The scoping review identified three main methods of delivering nutrition services to men with PC; home-based services, individual counselling, and group education classes. This substantiated what healthcare professionals in our survey considered the best modes of delivery, suggesting supportive care programs should consider offering flexible formats for nutrition services when possible. Although this paper is focussed on nutrition, diet is just one part of a healthy lifestyle. The generally positive findings reported by studies in the review such as feasibility, adherence and user satisfaction were not specific to the dietary component. Thus, we suggest that supportive care programs offer comprehensive healthy lifestyle services including nutrition. It is also important to highlight the difficulty in identifying ‘best practice’ and comparative success of approaches from the literature to inform nutrition services as studies were heterogeneous in design, target population and in primary outcome. Unsurprisingly, existing nutrition services identified in this study generally did not reflect interventions reported in literature, nor the perspectives of health care professionals with respect to content and timing of services. This confirms the well documented gap between research and practice [71].
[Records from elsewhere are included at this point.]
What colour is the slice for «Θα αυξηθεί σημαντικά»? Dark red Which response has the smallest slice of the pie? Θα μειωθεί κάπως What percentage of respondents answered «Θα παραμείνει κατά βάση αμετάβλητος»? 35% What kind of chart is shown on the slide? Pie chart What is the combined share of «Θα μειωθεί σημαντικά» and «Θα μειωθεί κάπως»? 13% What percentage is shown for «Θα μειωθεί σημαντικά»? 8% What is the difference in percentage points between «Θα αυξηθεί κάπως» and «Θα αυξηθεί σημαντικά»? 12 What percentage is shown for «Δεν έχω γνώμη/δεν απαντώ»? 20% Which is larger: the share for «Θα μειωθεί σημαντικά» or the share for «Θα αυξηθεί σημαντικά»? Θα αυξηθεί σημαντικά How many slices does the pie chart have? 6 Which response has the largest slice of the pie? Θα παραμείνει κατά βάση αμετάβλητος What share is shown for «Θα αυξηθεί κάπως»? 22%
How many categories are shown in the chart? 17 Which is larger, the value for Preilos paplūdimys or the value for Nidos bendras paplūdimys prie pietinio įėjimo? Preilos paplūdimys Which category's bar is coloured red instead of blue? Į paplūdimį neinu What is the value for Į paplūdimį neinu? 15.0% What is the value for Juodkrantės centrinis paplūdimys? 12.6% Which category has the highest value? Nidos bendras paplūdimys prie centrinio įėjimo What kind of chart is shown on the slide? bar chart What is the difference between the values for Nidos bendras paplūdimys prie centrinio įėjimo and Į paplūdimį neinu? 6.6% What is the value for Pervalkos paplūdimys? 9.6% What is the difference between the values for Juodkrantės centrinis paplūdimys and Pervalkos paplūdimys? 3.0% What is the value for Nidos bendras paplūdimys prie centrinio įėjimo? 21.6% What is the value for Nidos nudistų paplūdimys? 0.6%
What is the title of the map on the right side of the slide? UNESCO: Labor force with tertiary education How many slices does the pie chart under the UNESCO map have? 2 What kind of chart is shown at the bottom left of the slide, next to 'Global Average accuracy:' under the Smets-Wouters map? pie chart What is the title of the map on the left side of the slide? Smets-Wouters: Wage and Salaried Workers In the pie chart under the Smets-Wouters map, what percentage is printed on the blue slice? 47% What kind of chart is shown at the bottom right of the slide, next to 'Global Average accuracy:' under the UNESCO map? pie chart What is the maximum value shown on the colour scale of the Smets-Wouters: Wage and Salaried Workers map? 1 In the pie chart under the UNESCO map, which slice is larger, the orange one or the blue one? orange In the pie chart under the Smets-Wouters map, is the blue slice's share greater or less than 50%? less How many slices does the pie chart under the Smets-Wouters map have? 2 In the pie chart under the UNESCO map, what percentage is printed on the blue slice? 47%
There are several limitations to our study. Patient perspectives on nutritional services were assessed from data already collected through the PCSC programs education session evaluation form that was not designed to assess perspectives on broader nutrition services. The form also did not collect demographic information as the purpose is quality improvement and not research. Therefore, participants who attended the nutrition education session may not be representative of the general PC population. Patient engagement through focus groups and surveys would provide a deeper understanding of nutritional needs. The survey of health professionals used purposive expert sampling to capture insight on nutrition services from those working directly in PC-based healthcare or research in BC. Questions were developed by the researchers and not validated. This approach was used as our aim was exploratory in nature and required a focus on individuals with expertise providing care for men with PC. However, it also introduces researcher bias and a non-representative sample as it was confined to BC. One of the strengths of our study was the use of a multi-faceted approach that considered patient and health care perspectives, existing services and the evidence base on nutrition and PC. Incorporation of each of these areas is key for sustainable, effective nutrition services, and supportive care services more broadly.

Conclusion

As evident from the environmental scan, there are limited nutritional services targeted to the PC population despite the high prevalence of PC in Canada, and the effectiveness of nutritional services. It is perhaps unsurprising then that men with PC and PC-healthcare professionals identified a need for more nutrition services. Nutrition services should consider flexibility in delivery format, support at multiple times throughout survivorship, as well as embedding nutrition as part of overall supportive care. The provision of such support will be a challenge within a public healthcare system where nutrition services are generally prioritized for those who are malnourished, which is uncommon among men with PC. New models of care with supplemental funding may help to close the gap between the needs of men with PC and current standard of care.